Yacon Slaw With Dried Tart Cherries
2 tablespoons egg-free mayonnaise
2 tablespoons plain Greek yogurt
1-2 teaspoons apple cider vinegar
1/4 teaspoon sea salt
pinch of smoked hot paprika (or any)
1 cup coarsely grated yacon tuber
2 cups coarsely grated cabbage
1 coarsely grated Honeycrisp or Jazz apple
1/2 cup toasted, chopped walnuts
2 tablespoons chopped dried tart cherries
In a serving bowl, combine first five ingredients and stir well. Add remaining ingredients, let stand 15 minutes and serve. Serves 4-6.
Crispy, sweet yacon is terrific in vegetarian sushi, where it can replace cucumber and/or carrots. To make these slightly addictive, totally healthy snacks, I prefer nori sheets that come from Japan, which are more expensive than the kinds from China. Many people say that any kind will do, but I have noticed that the Chinese versions tend to be a little persistently chewy, where the Japanese brands are much less obtrusive in the mouth.
The temperature of your ingredients also makes a huge difference to the end product. For best results, everything should be at room temperature, neither hot nor cold. Thus, it’s good to make your rice well ahead so it has time to cool. If the sticky rice is still even a little bit warm, it can cause the nori sheets to buckle and shrink (as I soon discovered). Chop and mix any extra bits with rice and tuck it into Inari wrappers (I like the refrigerated kind, from Hikari Inari). These are little pockets, like bite-sized tofu pita, that come soaked in soy sauce and mirin. They are irresistible!
Yacon Garden Sushi Rolls
1 yacon tuber, peeled and sliced into long, thin pieces
2 avocados, sliced lengthwise into strips
1 red or yellow sweet pepper, sliced lengthwise
1 tablespoon ponzu or sweet rice vinegar
Nori wrappers (package of 10)
2 cups sushi rice (see below)
1 cup cold water
1/4 cup toasted sesame seeds
10 leaves mustard greens
1 egg pancake, sliced (see below)
Combine sliced vegetables and vinegar, set aside. Toast the nori wrappers for a few seconds over a hot oven burner (electric or gas). Place one sideways on a tea towel or bamboo roller (the orientation is landscape rather than portrait). Dab four blobs of rice (about a tablespoon each) in the corners of the nori wrapper. Dipping your fingers in cold water (often), smush rice thinly over the whole sheet, leaving about 1/2 inch bare at the top. Sprinkle a band of sesame seeds about 2 inches from the bottom, then arrange slices of vegetables sideways across the sheet. Add mustard greens and egg slices, tuck in tightly and roll up, pressing gently to close roll. Slice completed rolls with a VERY sharp knife, starting with a center cut (slice, don’t saw) and rounding each piece as you go. Each roll makes either 6 or 8 pieces, depending on the size of your nori wrappers.
Variations On A Theme
Other good additions include sliced radishes and radish sprouts, whole baby carrots, green onions, asparagus, young green beans, snow peas or snap peas (whole pods), pickled peppers, and pickled ginger slices.

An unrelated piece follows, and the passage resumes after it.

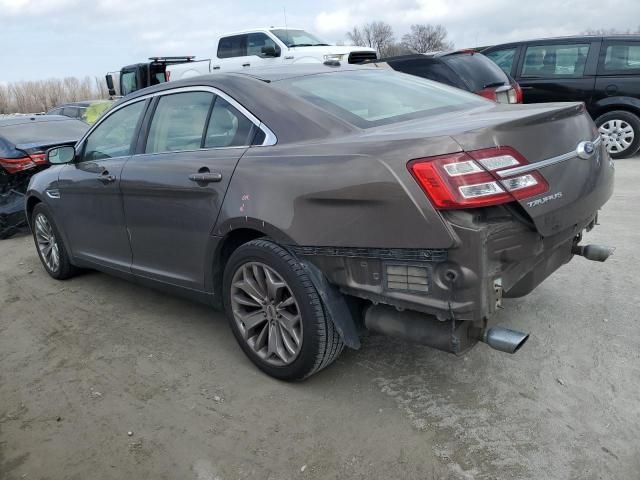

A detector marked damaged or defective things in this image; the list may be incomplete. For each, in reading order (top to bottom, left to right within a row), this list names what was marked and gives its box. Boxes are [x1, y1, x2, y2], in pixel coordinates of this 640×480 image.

car rear bumper damage [292, 202, 612, 352]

1 teaspoon avocado or safflower oil
1 teaspoon sugar
1/4 teaspoon sea salt
Heat oil over medium high heat in a covered pan. Whisk eggs, sugar and salt and pour into heated pan, tilting to spread evenly. Cover and cook over medium heat until puffed. Cool and cut into strips.

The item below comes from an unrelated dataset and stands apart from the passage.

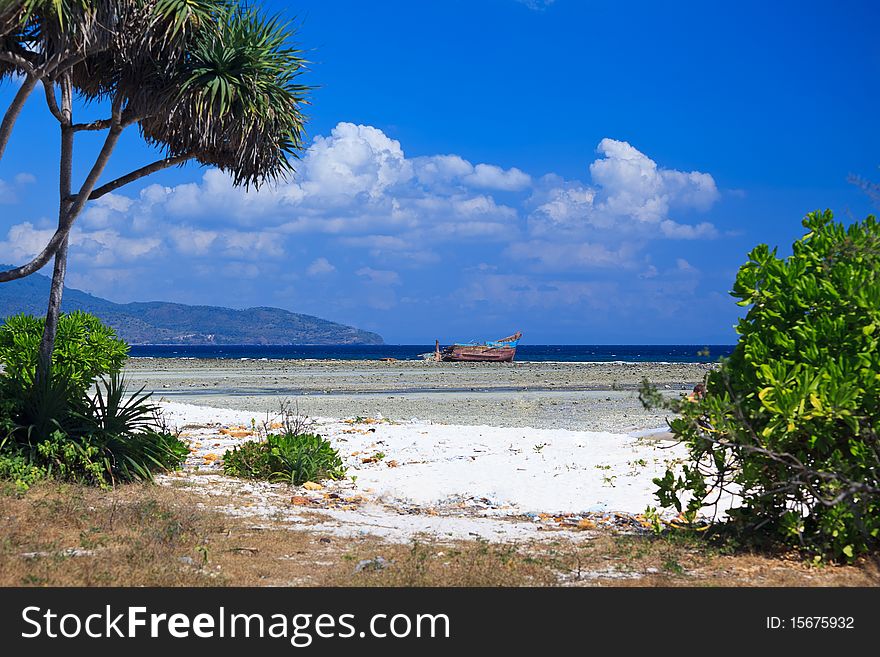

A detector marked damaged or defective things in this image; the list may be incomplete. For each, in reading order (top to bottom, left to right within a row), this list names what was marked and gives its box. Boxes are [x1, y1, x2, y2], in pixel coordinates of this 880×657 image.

rusty boat hull [434, 334, 524, 364]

2 cups Niko Niko or Japanese rice
12.5 ounces (360 ml) water
4.5 tablespoons rice vinegar
2 tablespoons sugar
1 teaspoon sea salt
Rinse rice until water is clear, drain and put in rice cooker. If cooking in a pan, bring to a boil, cover and reduce heat to simmer until water is absorbed (about 15 minutes). Let stand, covered, for 10 minutes. Combine vinegar, sugar and salt. Put rice in a bowl and fold in vinegar mixture with a wooden paddle (don’t stir) and let cool.